EXTRAIT CITÉ »
----------
Peu de gens le connaissent. C'était là son plus grand drame. Dans une ultime tentative de se faire valoir, l'auteur, cinéaste et photographe Gordon Sheppard s'est confié à la réalisatrice Francine Pelletier pendant les quelques mois qu'il lui restait à vivre; condamné par un cancer, qui allait mettre un point final à son oeuvre.

Pour Gordon Sheppard, la mort n'était certainement pas un point final. L'artiste anglo-montréalais s'est prêté au jeu du documentaire convaincu qu'un jour, les gens voudraient savoir qui est l'homme derrière l'oeuvre qu'il a laissée.

Francine Pelletier s'est elle aussi prêtée au jeu, fascinée par cet homme plus grand que nature, créateur singulier, mais aussi profondément narcissique, qui était persuadé que sa mort contribuerait enfin à le faire connaître.

Cet échange de bons procédés a donné Gordon Sheppard ou l'art de bien mourir, un documentaire où, oui, on fait la connaissance d'un artiste à la fois brillant et marginal. Mais plus encore, on assiste aux derniers mois de la vie d'un homme très candide devant la mort, qui cherche jusqu'à la fin la reconnaissance.

Le film s'ouvre sur l'image du corps inanimé de Gordon Sheppard, le jour de son exposition funèbre, chez lui, dans sa maison du centre-ville. Sa femme Marguerite et sa fille Africa ajustent ses vêtements, lui rajoutent un peu de rouge aux lèvres. C'est assez morbide, il faut dire, mais ça donne le ton.
----------
DONNÉES D'ÉTUDE »

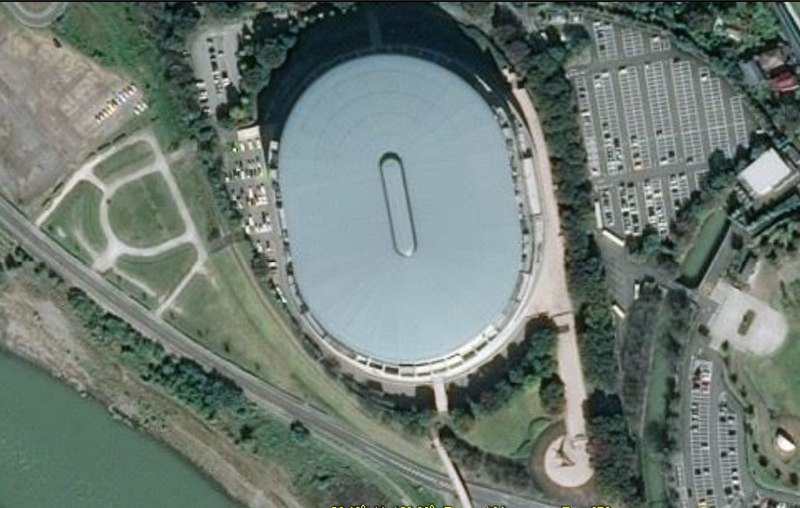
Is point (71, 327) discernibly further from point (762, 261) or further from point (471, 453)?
point (762, 261)

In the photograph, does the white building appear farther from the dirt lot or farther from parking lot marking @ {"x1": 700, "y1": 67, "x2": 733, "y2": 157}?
the dirt lot

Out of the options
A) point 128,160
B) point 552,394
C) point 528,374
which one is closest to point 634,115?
point 528,374

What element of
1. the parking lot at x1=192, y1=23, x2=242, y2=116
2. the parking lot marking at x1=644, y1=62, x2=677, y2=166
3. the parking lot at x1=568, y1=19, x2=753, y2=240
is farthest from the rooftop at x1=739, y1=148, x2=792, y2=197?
the parking lot at x1=192, y1=23, x2=242, y2=116

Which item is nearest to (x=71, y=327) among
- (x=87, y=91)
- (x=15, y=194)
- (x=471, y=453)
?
(x=15, y=194)

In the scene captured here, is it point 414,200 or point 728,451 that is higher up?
point 414,200

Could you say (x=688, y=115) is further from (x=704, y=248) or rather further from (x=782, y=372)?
Answer: (x=782, y=372)

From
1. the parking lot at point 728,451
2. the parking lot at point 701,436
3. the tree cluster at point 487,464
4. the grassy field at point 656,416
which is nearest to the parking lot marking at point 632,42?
the grassy field at point 656,416

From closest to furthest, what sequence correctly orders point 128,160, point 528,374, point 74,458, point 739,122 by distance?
point 739,122 < point 528,374 < point 128,160 < point 74,458
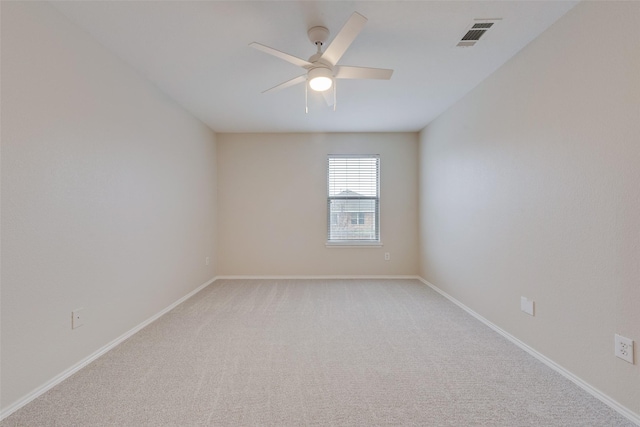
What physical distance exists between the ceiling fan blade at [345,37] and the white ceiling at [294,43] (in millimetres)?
229

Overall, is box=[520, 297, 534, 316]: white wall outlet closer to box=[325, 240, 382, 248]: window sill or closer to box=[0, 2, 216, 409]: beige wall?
box=[325, 240, 382, 248]: window sill

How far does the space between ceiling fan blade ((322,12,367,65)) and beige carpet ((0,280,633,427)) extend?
85.0 inches

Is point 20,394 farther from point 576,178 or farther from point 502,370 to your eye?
point 576,178

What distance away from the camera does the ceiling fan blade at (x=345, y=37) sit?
1.57m

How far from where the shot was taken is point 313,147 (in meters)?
4.56

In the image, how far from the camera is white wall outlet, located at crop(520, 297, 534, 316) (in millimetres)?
2122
----------
CONSIGNE » Recopiez le passage de l'extrait cité compris entre « Le film s'ouvre » et « donne le ton. », ces deux segments inclus.

RÉPONSE ATTENDUE »
Le film s'ouvre sur l'image du corps inanimé de Gordon Sheppard, le jour de son exposition funèbre, chez lui, dans sa maison du centre-ville. Sa femme Marguerite et sa fille Africa ajustent ses vêtements, lui rajoutent un peu de rouge aux lèvres. C'est assez morbide, il faut dire, mais ça donne le ton.